- _Directive_: Retype everything in the listing from the line containing "From among all of" down to the end of the listing, with both ends included. Leave the pictures out of your answer.

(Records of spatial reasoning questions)
•••••
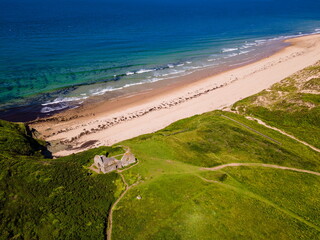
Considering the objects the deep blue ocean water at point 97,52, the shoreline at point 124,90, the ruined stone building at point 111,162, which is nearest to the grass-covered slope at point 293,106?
the shoreline at point 124,90

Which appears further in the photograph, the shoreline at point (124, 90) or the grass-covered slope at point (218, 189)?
the shoreline at point (124, 90)

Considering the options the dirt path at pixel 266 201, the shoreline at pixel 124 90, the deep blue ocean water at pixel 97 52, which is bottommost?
the dirt path at pixel 266 201

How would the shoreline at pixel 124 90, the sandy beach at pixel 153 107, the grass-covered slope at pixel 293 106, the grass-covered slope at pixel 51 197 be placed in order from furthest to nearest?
the shoreline at pixel 124 90, the sandy beach at pixel 153 107, the grass-covered slope at pixel 293 106, the grass-covered slope at pixel 51 197

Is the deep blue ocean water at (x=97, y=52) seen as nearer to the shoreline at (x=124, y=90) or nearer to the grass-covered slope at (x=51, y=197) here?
the shoreline at (x=124, y=90)

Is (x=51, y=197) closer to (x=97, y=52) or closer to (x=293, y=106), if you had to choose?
(x=293, y=106)

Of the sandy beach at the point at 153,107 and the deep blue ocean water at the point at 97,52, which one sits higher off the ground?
the deep blue ocean water at the point at 97,52

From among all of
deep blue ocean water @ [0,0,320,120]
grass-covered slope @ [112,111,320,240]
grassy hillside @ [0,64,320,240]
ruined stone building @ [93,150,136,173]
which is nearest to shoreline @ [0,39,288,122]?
deep blue ocean water @ [0,0,320,120]

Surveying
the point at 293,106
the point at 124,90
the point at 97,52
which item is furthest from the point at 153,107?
the point at 97,52
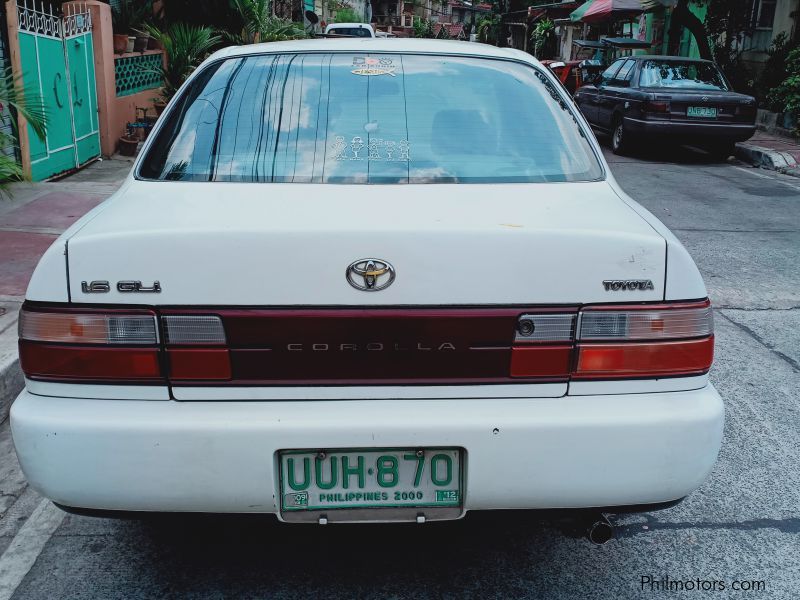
•••••
- _Task solution_:
From among all of
deep blue ocean water @ [0,0,320,120]
grass-covered slope @ [112,111,320,240]
grassy hillside @ [0,64,320,240]
ruined stone building @ [93,150,136,173]
which is nearest to shoreline @ [0,39,288,122]?
deep blue ocean water @ [0,0,320,120]

Surveying
the point at 293,106
the point at 124,90
the point at 97,52
which item is furthest from the point at 153,107?
the point at 97,52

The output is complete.